To pull off the ambitious plan, Warp Speed has enlisted Pfizer, which has been running “dry rehearsals” at more than 50 vaccine distribution sites across the country, said Gen. Gustave Perna, who is leading the effort, during the press conference. The company is running the sites through the process of receiving the vaccines, opening them, and administering them, even going so far as to create YouTube videos for staffers to consult along the way.
“As Pfizer has walked the administration sites through the execution, we see growing confidence in everybody,” Perna said. “I personally have gone through the process, and it is a very, very doable process.”
It’s no wonder Pfizer is going out of its way to get vaccine distributors comfortable with its product. The vaccine has created a logistical challenge in that it must be stored and transported at sub-freezing temperatures.
Moderna’s COVID-19 vaccine, which could come soon after Pfizer’s, also requires cold storage, but at temperatures equivalent to that of a “freezer that is most commonly found in most pharmacies,” Perna said. The easier logistics associated with that product “will enable us to get to many places throughout the country…from inner city out to rural America.”

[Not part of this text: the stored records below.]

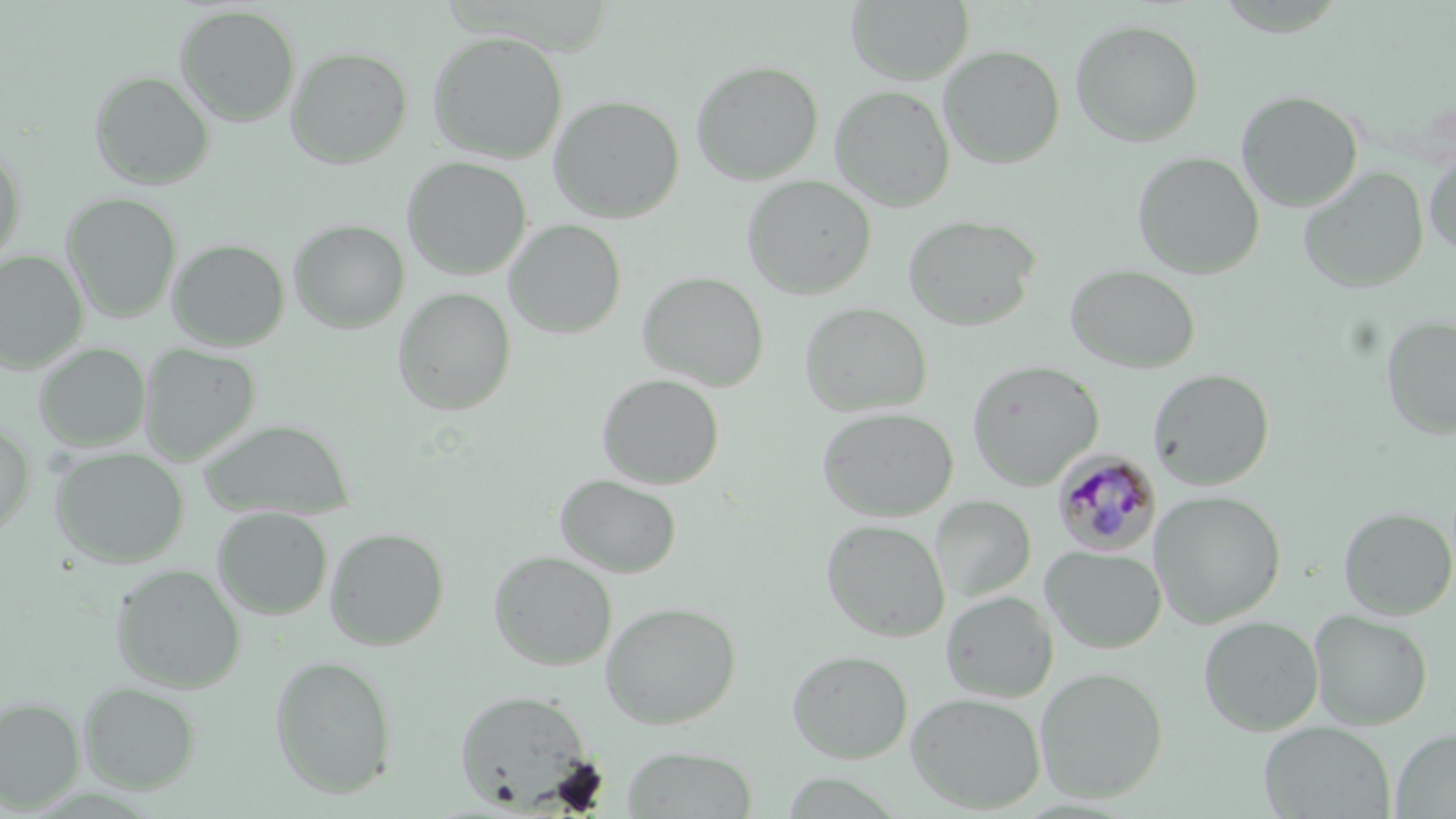
slide_level_diagnosis: Plasmodium malariae
field_of_view: one of a larger specimen
magnification: 1000x
image_size: 1456×819 pixels
plasmodium_malariae_infected_red_blood_cell_locations: 'approximate bounding boxes as (x1,y1)-(x2,y2) corner pairs in pixels: (1053,450)-(1162,558)'
preparation: thin blood film
uninfected_red_blood_cell_locations: 'approximate bounding boxes as (x1,y1)-(x2,y2) corner pairs in pixels: (846,0)-(974,85), (174,5)-(301,127), (1070,18)-(1205,147), (426,30)-(568,164), (938,44)-(1066,169), (285,45)-(413,170), (690,59)-(824,185), (88,71)-(215,190), (829,85)-(955,211), (1235,90)-(1363,212), (548,94)-(685,224), (0,147)-(26,269), (1424,150)-(1456,257), (1131,151)-(1265,279), (401,156)-(532,281), (1299,166)-(1429,294), (741,175)-(877,300), (60,193)-(183,323), (902,213)-(1041,331), (287,219)-(410,334), (503,219)-(627,339), (167,238)-(290,351), (0,250)-(88,373), (1065,263)-(1201,373), (637,271)-(769,391), (392,287)-(516,416), (800,301)-(932,417), (1381,315)-(1456,440), (33,343)-(151,451), (40,343)-(169,555), (138,343)-(262,465), (965,359)-(1104,491), (1148,368)-(1275,490), (596,373)-(725,490), (817,406)-(959,523), (199,419)-(354,521), (0,423)-(35,538), (50,447)-(189,567), (554,473)-(682,579), (1150,490)-(1287,628), (931,495)-(1036,603), (212,506)-(333,620), (1338,506)-(1456,619), (821,518)-(950,642), (324,526)-(450,650), (1041,544)-(1167,654), (488,550)-(617,671), (110,563)-(246,693), (941,590)-(1058,703), (600,601)-(742,729), (1308,609)-(1433,730), (1198,615)-(1324,736), (786,648)-(914,763), (269,654)-(398,798), (1035,666)-(1169,803), (77,682)-(201,795), (454,689)-(594,810), (906,691)-(1046,814), (0,696)-(85,813), (1258,722)-(1395,818), (1391,728)-(1456,818), (621,745)-(758,818)'
stain: May-Grünwald-Giemsa
modality: optical microscopy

After COVID-19 vaccines are distributed to priority populations, the government will allocate what’s left according to a “population-based formula” that hinges on the number of adults in each jurisdiction, Azar said, adding, “We thought it best to keep it simple.”
Whether large portions of the population will accept COVID-19 vaccines is clearly a matter of concern, both for Azar and Operation Warp Speed co-leader Moncef Slaoui. “Hopefully the majority of the U.S. will stay with an open mind in terms of accepting” vaccination, Slaoui said during the press conference. “Listen to all the data that will be shared transparently through the FDA reviews,” he urged.
Slaoui’s remarks came just days after trial data from a third vaccine candidate from AstraZeneca raised questions about efficacy. The company said that one of the dosing regimens was only 62% effective—a result that paled in comparison to the 95% efficacy bar set by Pfizer and Moderna.
Slaoui said AstraZeneca’s U.S. trial could generate more in-depth data soon, given the fact that the pandemic is raging again and “progressing so fast that it is very likely that not long from now…we may have enough evidence to assess the efficacy of the vaccine,” he said.
AstraZeneca has been touting the advantages of its vaccine over the mRNA contenders. It can be stored at normal refrigerated temperatures, easing the distribution logistics, for example. And AstraZeneca has promised to manufacture 3 billion doses of its mRNA vaccine in 2021—more than double what Pfizer and its partner BioNTech have said they could produce.